> **TASK STATEMENT**
Nothing in the records should be changed in the copy, though the pictures must be left out.

Captioned web images

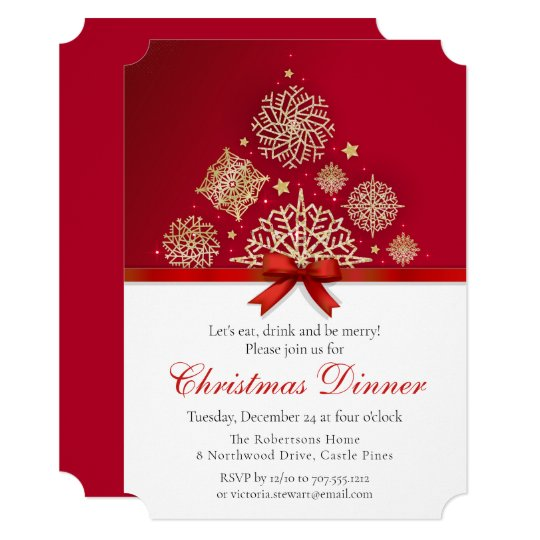 Chic Golden Mandala Christmas Dinner Party Invitation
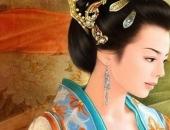 http://xahoi.com.vn/my-nhan-khien-3-cha-con-tao-thao-si-me-va-phan-doi-ngap-trong-nuoc-mat-318242.html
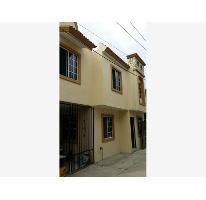 Foto de casa en venta en  , enrique cárdenas gonzalez, tampico, tamaulipas, 1341231 No. 01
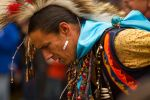 Native Dance by rael87a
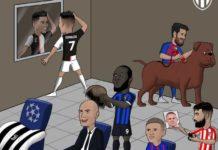 Memes Barça-Slavia Praga 2019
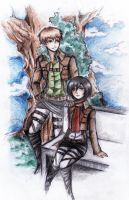 Jean and Mikasa by maskedpeach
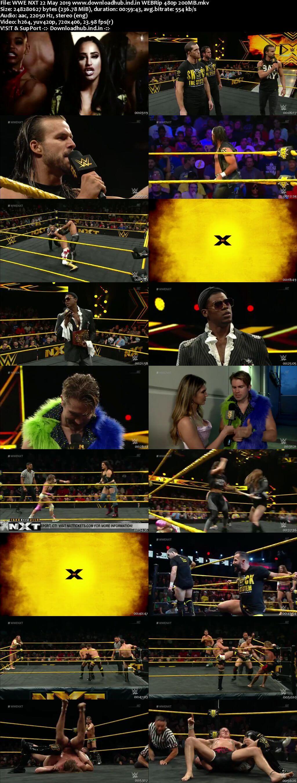 WWE NXT 22nd May 2019 200MB HDTV 480p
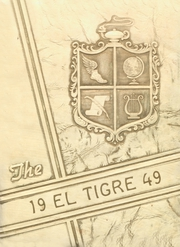 1949 Edition, Reydon High School - El Tigre Yearbook (Reydon, OK)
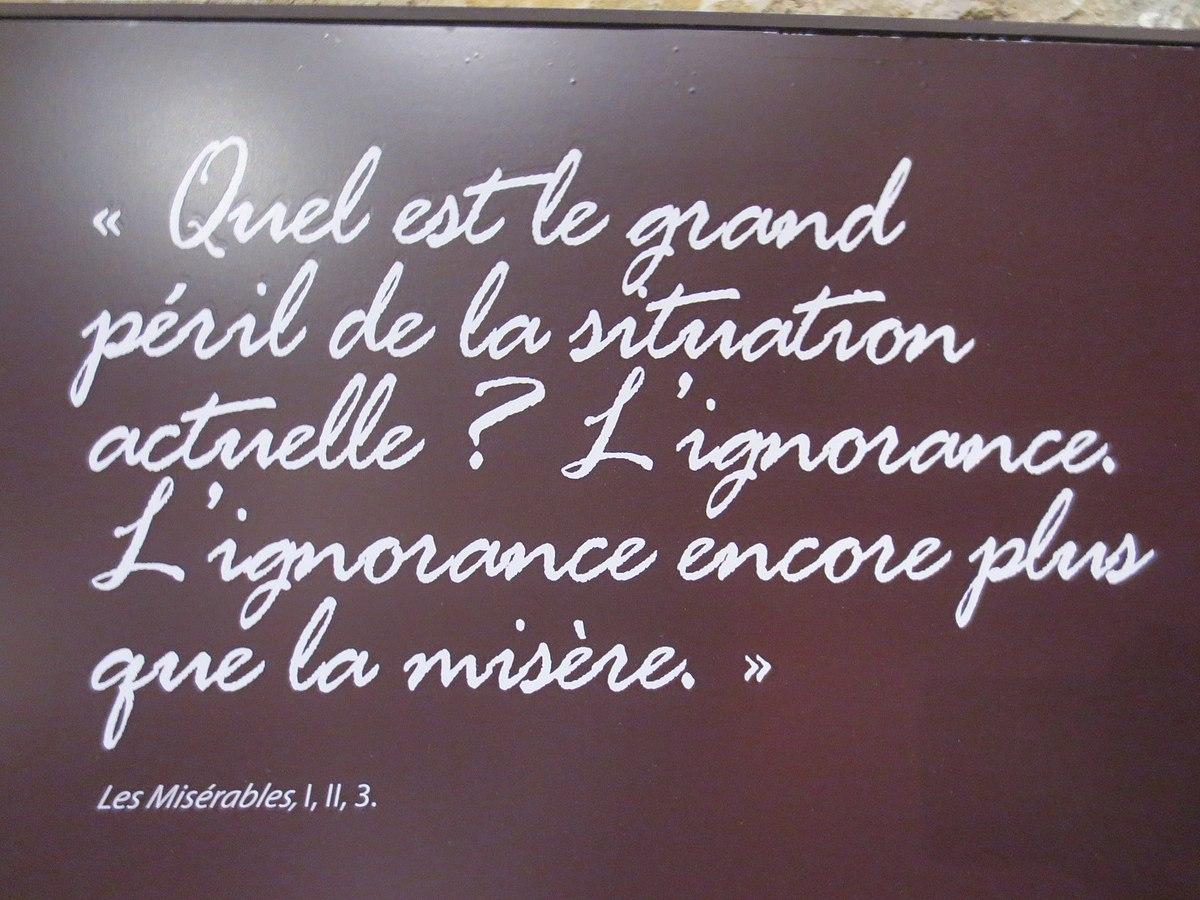File Citation De Victor Hugo 006 Jpg Wikimedia Commons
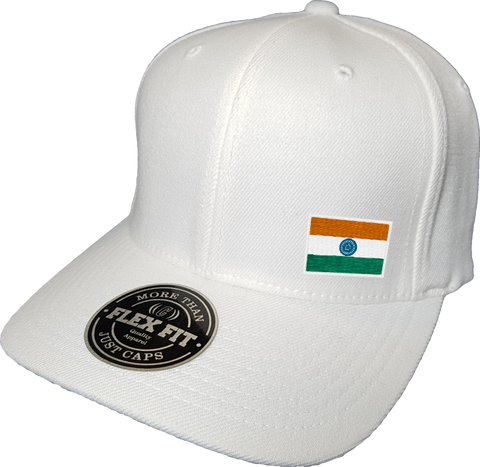 India Cap Flex Fit FLS White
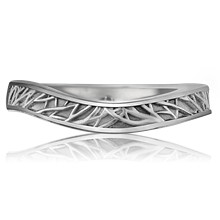 Contoured Tree of Life Wedding Band - top view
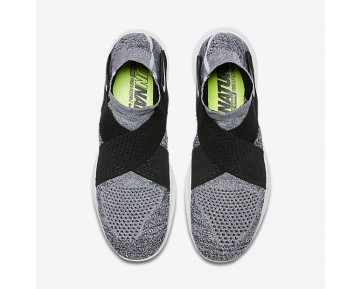 Nike Free RN Motion Flyknit 2017 Mens Shoes Pure Platinum/Black/Wolf Grey/White Style: 880845-001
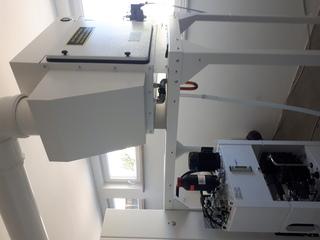 Grinding machine Studer Favorit 1044-7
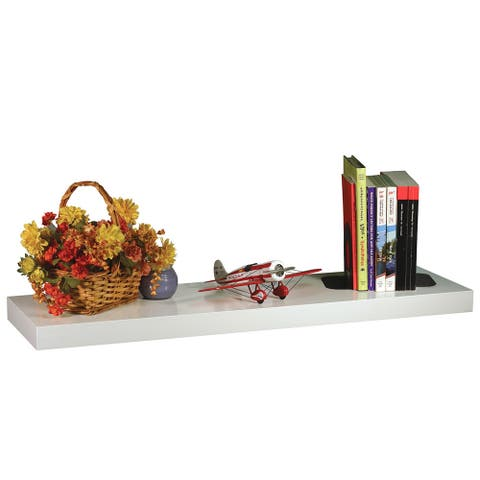 Wallscapes White Mini Big Wall Shelf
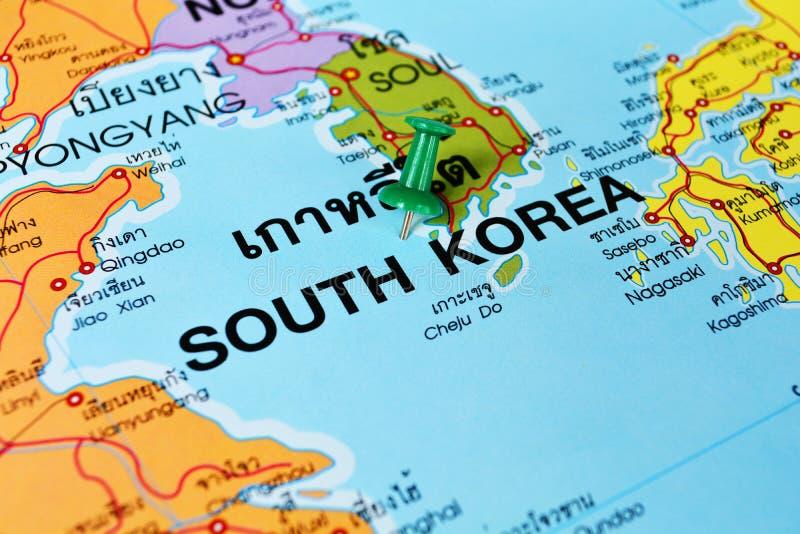 Mapa de la Corea del Sur fotografía de archivo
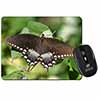 Butterflies, Brown Butterfly Computer Mouse Mat Christmas Gift Idea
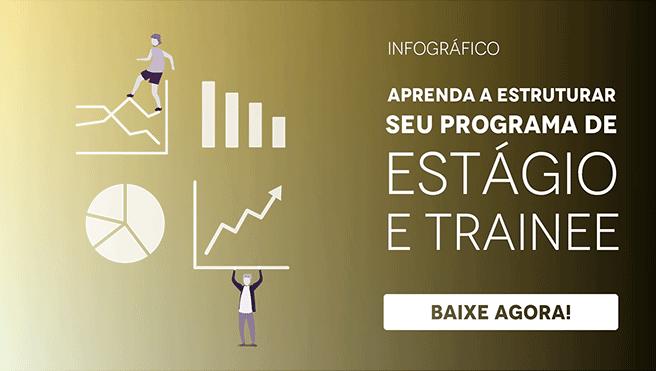 """Banner do infográfico """"Aprenda a estruturar seu programa de estágio e trainee"""", com um botão escrito """"baixe agora"""""""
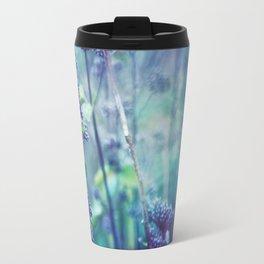 Morning Purples and Greens Travel Mug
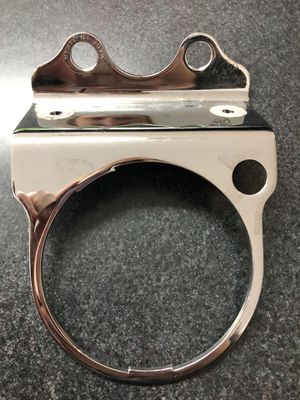 Victory Motorcycles Speedometer Bracket - 5247852 for Sale in Griswold, CT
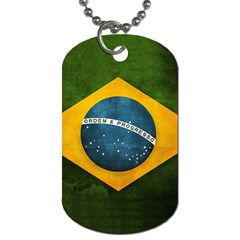 Football World Cup Dog Tag (two Sides) by Valentinaart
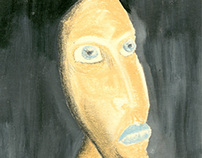 Malerei / Painting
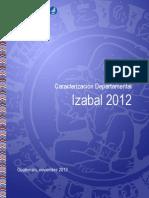 Caracterizacion Estadistica Departamento Izabal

> **RESPONSE**
 Chic Golden Mandala Christmas Dinner Party Invitation
 http://xahoi.com.vn/my-nhan-khien-3-cha-con-tao-thao-si-me-va-phan-doi-ngap-trong-nuoc-mat-318242.html
 Foto de casa en venta en  , enrique cárdenas gonzalez, tampico, tamaulipas, 1341231 No. 01
 Native Dance by rael87a
 Memes Barça-Slavia Praga 2019
 Jean and Mikasa by maskedpeach
 WWE NXT 22nd May 2019 200MB HDTV 480p
 1949 Edition, Reydon High School - El Tigre Yearbook (Reydon, OK)
File Citation De Victor Hugo 006 Jpg Wikimedia Commons
 India Cap Flex Fit FLS White
 Contoured Tree of Life Wedding Band - top view
 Nike Free RN Motion Flyknit 2017 Mens Shoes Pure Platinum/Black/Wolf Grey/White Style: 880845-001
 Grinding machine Studer Favorit 1044-7
 Wallscapes White Mini Big Wall Shelf
 Mapa de la Corea del Sur fotografía de archivo
 Butterflies, Brown Butterfly Computer Mouse Mat Christmas Gift Idea
 """Banner do infográfico """"Aprenda a estruturar seu programa de estágio e trainee"""", com um botão escrito """"baixe agora"""""""
 Morning Purples and Greens Travel Mug
 Victory Motorcycles Speedometer Bracket - 5247852 for Sale in Griswold, CT
 Football World Cup Dog Tag (two Sides) by Valentinaart
 Malerei / Painting
 Caracterizacion Estadistica Departamento Izabal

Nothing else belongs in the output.